- [Text excerpt]:
★ ★ ★ ★ ★

Political activists who have no association with terrorism could now find themselves monitored by authorities mandated to discover information about their friends, family, neighbours, political beliefs, use of the internet and even psychological traits.

Police and security agencies have agreed to monitor “agents” who adhere to ideologies potentially involving violence. The documents define targets for the surveillance as people involved in “extreme right/left, Islamist, nationalist, anti-globalisation” groups.

Europol, a EU law enforcement agency, has been asked to produce a list of people involved in either promoting such groups, or in trying to recruit members.

The problem with these measures is that anyone can be identified as someone with ideologies potentially involving violence. It is far too broad a category.

The UK government has also been criticised over Prevent, a programme aimed at stopping Muslims being lured into violent extremism. The initiative was branded a mass surveillance project after it was found it was being used to gather intelligence on innocent people who were not suspected of involvement in terrorism.

Essentially, Prevent received a lot of bad press, as it should have, and the British government is now doing the same thing just under an EU directive.

Under the new, approved, EU scheme, states have acquired a 70-question list on “agents of radicalisation” under their watch. Much of the information presumes a high-degree of intrusive monitoring, obtainable only via covert surveillance techniques, such as phone tapping.

It is assumed, for example, that law enforcement agencies will obtain information about a person’s “feelings” about a group that could be “considered as the enemy”. One section asks for information about “oral comments” made by targets, while others ask about religious knowledge, behaviour, and socio-economic status.

★ ★ ★ ★ ★

- [Supplied entries]:
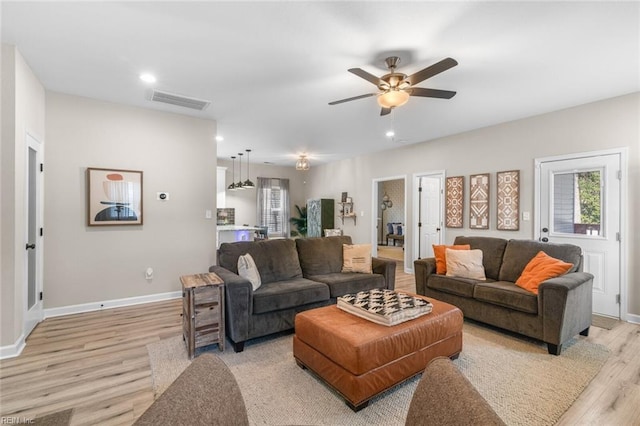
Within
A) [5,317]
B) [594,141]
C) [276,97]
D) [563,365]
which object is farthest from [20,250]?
[594,141]

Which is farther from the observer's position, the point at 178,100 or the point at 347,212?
the point at 347,212

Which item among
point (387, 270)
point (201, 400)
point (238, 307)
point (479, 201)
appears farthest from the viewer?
point (479, 201)

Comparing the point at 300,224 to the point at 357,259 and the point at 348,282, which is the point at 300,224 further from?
the point at 348,282

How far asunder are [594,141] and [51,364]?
6.17m

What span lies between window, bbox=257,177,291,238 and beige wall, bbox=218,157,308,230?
0.49 ft

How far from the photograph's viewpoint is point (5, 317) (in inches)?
102

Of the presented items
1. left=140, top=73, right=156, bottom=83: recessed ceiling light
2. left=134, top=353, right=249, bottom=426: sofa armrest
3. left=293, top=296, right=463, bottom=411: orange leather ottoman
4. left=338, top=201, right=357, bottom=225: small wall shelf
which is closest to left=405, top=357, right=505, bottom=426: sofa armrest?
left=134, top=353, right=249, bottom=426: sofa armrest

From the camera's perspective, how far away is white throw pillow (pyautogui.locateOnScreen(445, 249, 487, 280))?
3.59 metres

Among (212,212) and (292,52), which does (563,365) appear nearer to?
(292,52)

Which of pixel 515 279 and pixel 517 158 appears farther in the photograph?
pixel 517 158

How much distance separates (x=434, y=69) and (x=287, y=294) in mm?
2381

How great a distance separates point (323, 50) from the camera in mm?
2645

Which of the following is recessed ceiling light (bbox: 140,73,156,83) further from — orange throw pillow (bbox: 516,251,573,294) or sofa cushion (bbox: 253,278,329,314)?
orange throw pillow (bbox: 516,251,573,294)

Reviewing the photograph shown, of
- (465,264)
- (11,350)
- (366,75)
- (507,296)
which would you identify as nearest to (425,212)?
(465,264)
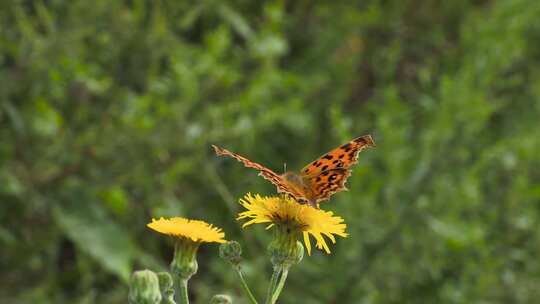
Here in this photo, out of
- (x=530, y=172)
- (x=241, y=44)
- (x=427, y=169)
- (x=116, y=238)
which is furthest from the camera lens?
(x=241, y=44)

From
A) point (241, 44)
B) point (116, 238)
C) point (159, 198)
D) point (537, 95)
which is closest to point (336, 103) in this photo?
point (241, 44)

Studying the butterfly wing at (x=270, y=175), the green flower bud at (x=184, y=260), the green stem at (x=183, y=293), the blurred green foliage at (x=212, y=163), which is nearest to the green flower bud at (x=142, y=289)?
the green stem at (x=183, y=293)

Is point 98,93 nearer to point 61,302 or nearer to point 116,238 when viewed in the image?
point 116,238

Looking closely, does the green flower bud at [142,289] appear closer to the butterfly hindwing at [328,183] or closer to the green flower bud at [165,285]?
the green flower bud at [165,285]

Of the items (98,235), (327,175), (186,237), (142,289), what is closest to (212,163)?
(98,235)

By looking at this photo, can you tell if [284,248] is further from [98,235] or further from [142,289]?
[98,235]

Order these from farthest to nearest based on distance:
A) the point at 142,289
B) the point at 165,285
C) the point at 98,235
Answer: the point at 98,235, the point at 165,285, the point at 142,289
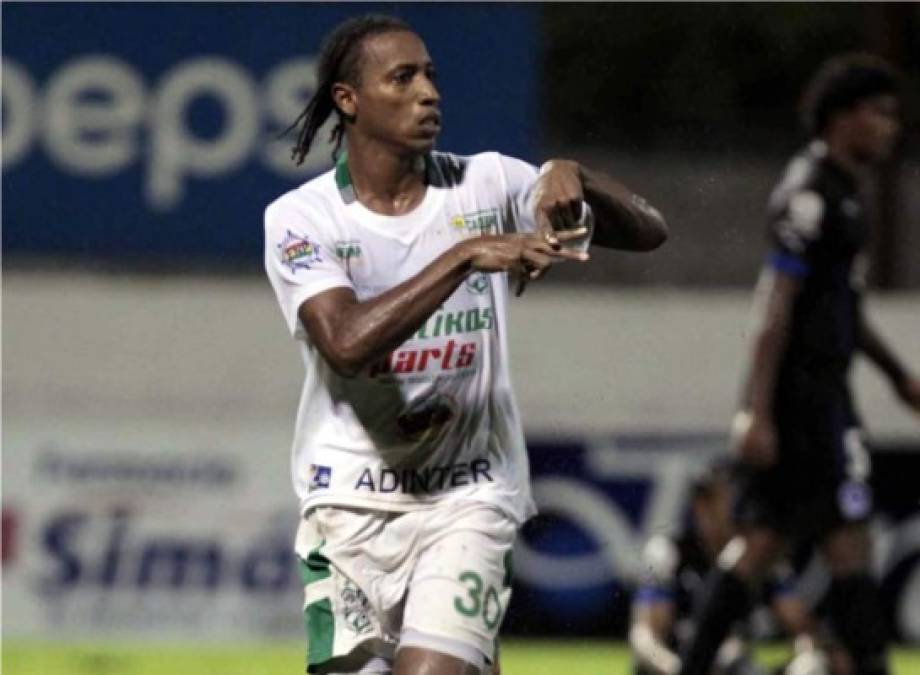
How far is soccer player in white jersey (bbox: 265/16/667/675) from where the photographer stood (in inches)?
205

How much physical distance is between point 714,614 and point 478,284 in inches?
116

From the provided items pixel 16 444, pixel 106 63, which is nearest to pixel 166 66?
pixel 106 63

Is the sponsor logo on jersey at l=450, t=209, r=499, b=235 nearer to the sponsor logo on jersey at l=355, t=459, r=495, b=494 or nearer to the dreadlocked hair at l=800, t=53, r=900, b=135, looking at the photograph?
the sponsor logo on jersey at l=355, t=459, r=495, b=494

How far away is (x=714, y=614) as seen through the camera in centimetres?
792

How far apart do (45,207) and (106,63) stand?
68 cm

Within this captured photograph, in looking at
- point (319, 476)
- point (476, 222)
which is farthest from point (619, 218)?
point (319, 476)

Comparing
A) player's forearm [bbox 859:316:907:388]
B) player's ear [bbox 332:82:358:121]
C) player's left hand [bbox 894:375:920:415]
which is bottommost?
player's left hand [bbox 894:375:920:415]

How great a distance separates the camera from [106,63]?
10.8 m

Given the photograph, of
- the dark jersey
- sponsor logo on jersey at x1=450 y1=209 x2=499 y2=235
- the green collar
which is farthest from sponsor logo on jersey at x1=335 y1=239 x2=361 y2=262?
the dark jersey

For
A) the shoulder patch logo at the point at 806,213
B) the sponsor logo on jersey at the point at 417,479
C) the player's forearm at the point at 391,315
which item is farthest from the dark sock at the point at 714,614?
the player's forearm at the point at 391,315

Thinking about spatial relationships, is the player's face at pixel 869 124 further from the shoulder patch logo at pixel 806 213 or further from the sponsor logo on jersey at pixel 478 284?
the sponsor logo on jersey at pixel 478 284

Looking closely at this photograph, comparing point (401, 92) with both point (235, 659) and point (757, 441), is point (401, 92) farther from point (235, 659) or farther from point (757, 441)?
point (235, 659)

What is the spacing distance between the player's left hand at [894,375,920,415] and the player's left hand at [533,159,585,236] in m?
3.43

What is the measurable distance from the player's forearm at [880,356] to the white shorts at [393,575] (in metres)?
3.14
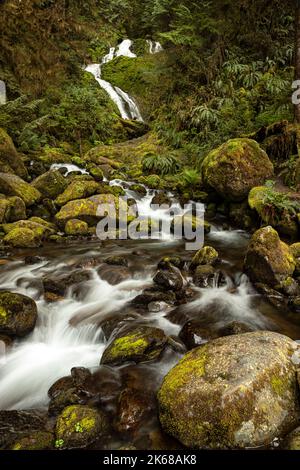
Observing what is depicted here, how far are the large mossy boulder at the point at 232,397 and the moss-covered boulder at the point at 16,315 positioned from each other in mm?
2402

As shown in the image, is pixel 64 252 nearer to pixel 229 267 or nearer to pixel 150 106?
pixel 229 267

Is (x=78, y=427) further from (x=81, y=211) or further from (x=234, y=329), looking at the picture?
(x=81, y=211)

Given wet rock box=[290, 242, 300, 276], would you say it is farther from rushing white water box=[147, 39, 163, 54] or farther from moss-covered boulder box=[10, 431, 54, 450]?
rushing white water box=[147, 39, 163, 54]

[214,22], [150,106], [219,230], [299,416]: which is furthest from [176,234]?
[150,106]

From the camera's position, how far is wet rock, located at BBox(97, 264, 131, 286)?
22.3 feet

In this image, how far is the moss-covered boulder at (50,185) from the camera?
413 inches

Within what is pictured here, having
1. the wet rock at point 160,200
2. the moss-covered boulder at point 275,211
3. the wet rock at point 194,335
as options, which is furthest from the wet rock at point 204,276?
the wet rock at point 160,200

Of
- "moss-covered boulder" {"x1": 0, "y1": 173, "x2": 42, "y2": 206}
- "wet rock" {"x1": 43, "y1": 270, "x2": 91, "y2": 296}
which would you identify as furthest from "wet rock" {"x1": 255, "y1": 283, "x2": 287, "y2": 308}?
"moss-covered boulder" {"x1": 0, "y1": 173, "x2": 42, "y2": 206}

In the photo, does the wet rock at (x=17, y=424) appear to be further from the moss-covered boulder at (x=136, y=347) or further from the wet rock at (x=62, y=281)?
the wet rock at (x=62, y=281)

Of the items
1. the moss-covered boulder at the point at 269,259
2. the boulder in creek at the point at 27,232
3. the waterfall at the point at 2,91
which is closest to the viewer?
the moss-covered boulder at the point at 269,259

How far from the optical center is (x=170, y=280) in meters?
6.13

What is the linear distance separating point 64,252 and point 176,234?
3.06m

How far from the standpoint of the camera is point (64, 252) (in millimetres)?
8148

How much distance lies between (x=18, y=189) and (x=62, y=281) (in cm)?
436
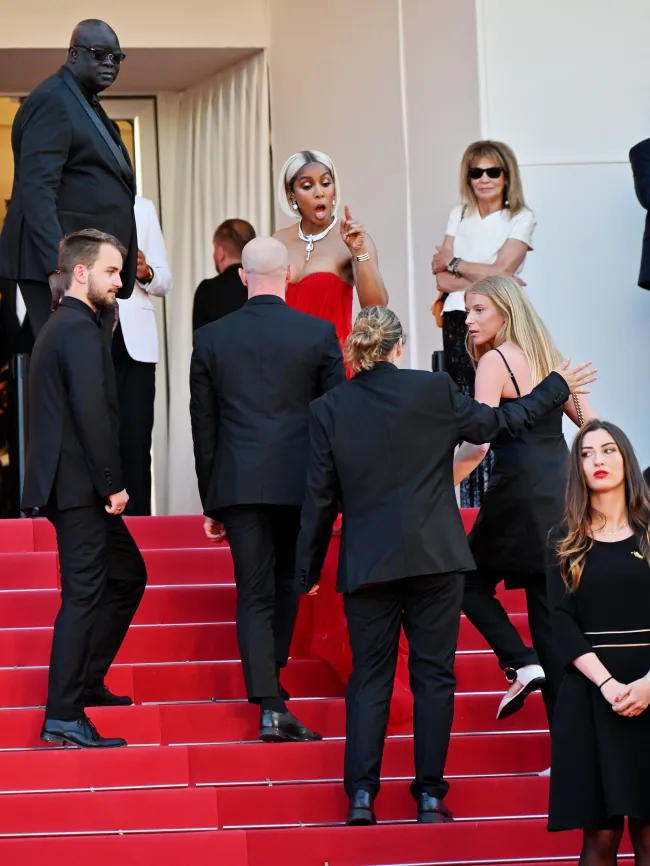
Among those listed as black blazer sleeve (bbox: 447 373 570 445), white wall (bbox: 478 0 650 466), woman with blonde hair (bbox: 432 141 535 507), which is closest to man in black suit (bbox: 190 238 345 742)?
black blazer sleeve (bbox: 447 373 570 445)

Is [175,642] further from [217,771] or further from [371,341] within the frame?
[371,341]

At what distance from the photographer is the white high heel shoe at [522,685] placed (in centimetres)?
560

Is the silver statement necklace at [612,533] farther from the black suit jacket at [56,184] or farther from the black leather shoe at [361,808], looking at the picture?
the black suit jacket at [56,184]

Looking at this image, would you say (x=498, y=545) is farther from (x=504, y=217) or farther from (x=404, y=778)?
(x=504, y=217)

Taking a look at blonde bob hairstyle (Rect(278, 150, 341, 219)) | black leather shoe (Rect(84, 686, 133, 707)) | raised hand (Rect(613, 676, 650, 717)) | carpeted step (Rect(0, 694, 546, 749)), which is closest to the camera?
raised hand (Rect(613, 676, 650, 717))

★ ★ ★ ★ ★

- [Exercise instructions]:
1/ In one to three sentences, explain why the EU surveillance text calls these measures a problem.
2/ Please write out the EU surveillance text again, everything from "Under the new, approved, EU" down to "as phone tapping.", renaming "phone tapping" as "wiretapping".

- [Task-by-task outputs]:
1/ The text says anyone can be identified as someone with ideologies potentially involving violence. That category is far too broad.

2/
Under the new, approved, EU scheme, states have acquired a 70-question list on “agents of radicalisation” under their watch. Much of the information presumes a high-degree of intrusive monitoring, obtainable only via covert surveillance techniques, such as wiretapping.